LA SCOMMESSA è alta. Altissima. Sicuramente quella più delicata e naturalemente elettrizzante da quando, anni fa, la Ducati provò a rilanciarsi mettendo sotto contratto Valentino Rossi. Una montagna di soldi, un pacchetto di maxi-sponsor e una Desmosedici (quella targata 2017) sempre più simile al jet con cui Stoner portò a Borgo Panigale l’ultimo titolo mondiale: è così che la Ducati è riuscita a strappare il sì a Jorge Lorenzo. E a lanciarsi in questa scommessa tutta da vincere. L’approccio del campione spagnolo con la Rossa è stato obiettivamente positivo. Da subito. Ok, il primo impatto, fu – per dirla con Jorge – uno choc, ma il problema, ebbe modo di sottolineare un attimo dopo Lorenzo fu soprattuto per una questione… cromatica. «Vedermi in rosso dopo una vita in azzurro, l’azzurro della Yamaha, mi ha fatto una stranissimo effetto…», fu il suo commento alla fine della prima giornata in rosso. Poi, battute e colori a parte, il pilota ha iniziato il suo processo di crescita e di inserimento in quel nuovo mondo. E il lavoro con Dall’Igna e Ciabatti, il cuore del Team Ducati, ha iniziato a girare nella direzione giusta. Lorenzo]è sembrato subito quel ‘domatore’ della Desmo che non si vedeva da tempo. Dai tempi di Stoner appunto. Ma Jorge ha voluto precissare anche di non avere fretta. Di non voler correre troppo nei primi mesi in sella alla Desmo. Vuole e la sta ancora studiando.

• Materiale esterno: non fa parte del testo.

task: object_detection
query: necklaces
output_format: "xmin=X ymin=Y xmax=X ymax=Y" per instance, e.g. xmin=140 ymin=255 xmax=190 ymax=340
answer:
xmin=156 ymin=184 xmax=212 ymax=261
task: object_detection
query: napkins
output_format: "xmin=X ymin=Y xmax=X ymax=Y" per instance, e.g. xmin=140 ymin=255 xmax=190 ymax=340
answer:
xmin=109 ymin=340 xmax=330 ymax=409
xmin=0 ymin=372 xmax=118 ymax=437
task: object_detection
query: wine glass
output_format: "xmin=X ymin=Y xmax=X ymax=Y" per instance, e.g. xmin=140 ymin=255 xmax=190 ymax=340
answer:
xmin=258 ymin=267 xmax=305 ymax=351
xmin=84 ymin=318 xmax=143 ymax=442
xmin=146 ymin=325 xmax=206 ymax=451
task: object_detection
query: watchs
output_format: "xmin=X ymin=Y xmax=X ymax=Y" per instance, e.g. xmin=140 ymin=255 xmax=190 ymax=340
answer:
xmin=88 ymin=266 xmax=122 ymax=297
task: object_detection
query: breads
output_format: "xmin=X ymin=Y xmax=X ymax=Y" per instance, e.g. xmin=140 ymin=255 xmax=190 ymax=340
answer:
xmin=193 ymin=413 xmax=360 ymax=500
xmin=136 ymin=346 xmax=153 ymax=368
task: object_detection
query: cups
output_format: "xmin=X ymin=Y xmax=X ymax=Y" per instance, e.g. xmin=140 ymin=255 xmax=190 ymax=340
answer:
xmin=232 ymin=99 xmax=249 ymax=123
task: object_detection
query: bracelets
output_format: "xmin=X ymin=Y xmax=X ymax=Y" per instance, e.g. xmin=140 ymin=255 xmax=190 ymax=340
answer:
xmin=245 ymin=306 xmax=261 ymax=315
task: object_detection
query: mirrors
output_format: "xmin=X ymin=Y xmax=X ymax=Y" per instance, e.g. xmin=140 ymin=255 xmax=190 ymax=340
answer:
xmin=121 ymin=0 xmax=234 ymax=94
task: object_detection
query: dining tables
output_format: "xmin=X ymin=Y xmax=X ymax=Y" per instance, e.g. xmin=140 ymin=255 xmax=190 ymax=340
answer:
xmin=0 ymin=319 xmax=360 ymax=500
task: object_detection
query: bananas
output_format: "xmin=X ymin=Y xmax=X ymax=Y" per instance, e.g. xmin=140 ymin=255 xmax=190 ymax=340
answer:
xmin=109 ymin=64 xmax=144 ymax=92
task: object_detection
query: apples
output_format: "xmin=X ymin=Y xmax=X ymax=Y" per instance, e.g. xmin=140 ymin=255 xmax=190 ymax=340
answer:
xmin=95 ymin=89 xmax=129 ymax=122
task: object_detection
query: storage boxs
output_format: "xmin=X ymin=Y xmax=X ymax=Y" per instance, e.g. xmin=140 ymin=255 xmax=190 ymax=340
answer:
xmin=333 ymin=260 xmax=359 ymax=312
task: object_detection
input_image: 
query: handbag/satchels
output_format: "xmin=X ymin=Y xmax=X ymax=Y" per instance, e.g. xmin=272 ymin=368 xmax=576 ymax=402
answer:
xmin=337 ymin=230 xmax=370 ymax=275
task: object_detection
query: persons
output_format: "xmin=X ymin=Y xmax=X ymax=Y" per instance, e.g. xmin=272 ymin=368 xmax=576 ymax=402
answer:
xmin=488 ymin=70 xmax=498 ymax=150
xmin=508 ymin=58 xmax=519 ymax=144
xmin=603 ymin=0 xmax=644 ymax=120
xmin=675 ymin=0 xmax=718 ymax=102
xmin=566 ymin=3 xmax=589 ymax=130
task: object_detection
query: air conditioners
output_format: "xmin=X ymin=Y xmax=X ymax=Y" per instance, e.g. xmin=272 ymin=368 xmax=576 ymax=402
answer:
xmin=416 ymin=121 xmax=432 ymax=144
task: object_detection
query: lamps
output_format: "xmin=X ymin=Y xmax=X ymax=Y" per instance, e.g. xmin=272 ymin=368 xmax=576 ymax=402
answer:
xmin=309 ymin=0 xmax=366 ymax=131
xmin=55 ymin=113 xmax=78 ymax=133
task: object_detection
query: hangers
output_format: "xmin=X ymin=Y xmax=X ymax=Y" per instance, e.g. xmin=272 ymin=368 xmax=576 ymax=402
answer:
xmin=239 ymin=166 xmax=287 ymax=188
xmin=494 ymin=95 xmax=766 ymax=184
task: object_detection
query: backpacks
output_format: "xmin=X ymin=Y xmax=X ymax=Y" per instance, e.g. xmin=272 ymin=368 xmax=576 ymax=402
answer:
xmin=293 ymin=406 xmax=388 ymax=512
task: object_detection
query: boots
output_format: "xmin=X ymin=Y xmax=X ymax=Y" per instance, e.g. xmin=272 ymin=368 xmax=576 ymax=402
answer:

Con attenzione. La Ducati non è una moto semplice, questo è evidente, ma è altrettanto chiaro che mai come in questo 2017, la Rossa è stata sviluppata (e ovviamente consegnata a lui) con l’obiettivo di puntare al titolo. Le pressioni ci sono e sono tante. La partenza – come in Qatar e probabilmente nei prossimi due, tre Gp – dovrebbe essere un condensato di buoni risultati e di passi in avanti. Poi… poi, la Ducati dovrà dimostrare di essere tornata la Ducati e Lorenzo di essere il pilota giusto per mettersi alle spalle ogni avversario e dare la caccia al titolo. Scommessa importante, dicevamo, decisiva, ma non ‘a termine’. Il progetto Lorenzo, in effetti, riguardare anche le prossime stagioni. Altra questione: la rivalità con Valentino. Una cosa Lorenzo si è portato dietro nell’avventura in Ducati: quella voglia matta di gridare al mondo intero che alla fine la Yamaha ha sbagliato, quasi un anno fa, a scommettere ancora su Valentino e, di conseguenza a dare il benservito a lui che invece si sentiva ancora in grado di far volare la M1. Una scommessa nella scommessa dunque: come dire che Lorenzo, oltre a volersi mettere alle spalle l’ex rivale che aveva ‘in casa’ nelle stagioni con la Yamaha, vorrebbe far tornare sotto i riflettori anche la Ducati. Riuscendo così nell’impresa che anni fa vide Rossi fallire. Sì, sarà un 2017 di scintille.